Wednesday 21 April 2010

Slumdog as a British Film?!


a) A key issue about the British film industry is what defines British cinema
b) Slumdog – set in India; source material was by an Indian writer, although not written in traditional Indian literary style; many of the film’s crew were Indian; all but one of the principle and the majority of the supporting cast were Indian; almost a third of the dialogue is in Hindi.
c) Director, writer, lead actor, key members of the film crew were British; two-thirds of the dialogue was in English; the initial funding for the production was British; the production company and producer were British.
d) It was passed as British by the UK Film Council and thus received tax allowances.
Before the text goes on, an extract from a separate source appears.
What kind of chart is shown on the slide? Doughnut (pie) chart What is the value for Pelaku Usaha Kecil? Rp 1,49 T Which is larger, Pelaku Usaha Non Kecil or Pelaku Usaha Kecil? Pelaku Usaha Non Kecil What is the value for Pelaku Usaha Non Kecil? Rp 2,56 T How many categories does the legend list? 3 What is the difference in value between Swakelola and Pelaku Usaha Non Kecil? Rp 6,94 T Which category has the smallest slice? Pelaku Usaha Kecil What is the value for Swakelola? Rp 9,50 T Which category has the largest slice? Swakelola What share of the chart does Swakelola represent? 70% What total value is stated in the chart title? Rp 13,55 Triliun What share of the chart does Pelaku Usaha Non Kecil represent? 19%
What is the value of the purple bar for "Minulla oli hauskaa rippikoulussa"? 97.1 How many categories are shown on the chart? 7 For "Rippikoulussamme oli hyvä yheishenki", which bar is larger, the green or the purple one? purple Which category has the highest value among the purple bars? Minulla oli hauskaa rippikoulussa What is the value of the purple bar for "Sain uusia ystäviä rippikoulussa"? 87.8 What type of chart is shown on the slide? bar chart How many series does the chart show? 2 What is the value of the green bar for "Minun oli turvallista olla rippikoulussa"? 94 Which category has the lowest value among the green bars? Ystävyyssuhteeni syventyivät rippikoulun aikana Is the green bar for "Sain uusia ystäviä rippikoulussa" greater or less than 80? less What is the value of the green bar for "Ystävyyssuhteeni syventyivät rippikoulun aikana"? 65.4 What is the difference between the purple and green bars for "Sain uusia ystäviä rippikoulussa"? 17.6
However, this has fairly stringent criteria, based on cultural content, cultural contribution, cultural hubs and cultural practitioners and films have to score at least 16 points out of a possible 31 to pass. On cultural content it may get 5 or 6 – the subject matter has some British cultural connection and the dialogue is mainly in English; cultural contribution – it uses British creativity; cultural hubs – although it was filmed abroad there was post-production work in the UK , cultural practitioners – most cast and crew are Indian, but key figures are British. Be lucky if you could award it 12 or 13 points. However, it is believed it passed on the strength of a letter of support written by Christian Coulson, in which he argued the film was a meaningful contribution to British culture.

It could have received tax allowances had it been a co-production with an Indian company as the UK has co-production agreements with certain countries; or if it had qualified as British under European conventions (for which it could’ve received support for screenings, distribution etc.). However, it was a wholly UK-financed production (US money was only involved for distribution) and it was not a co-production with an Indian company.
Influence of British production background as opposed to British/American like Working Title films – no American star.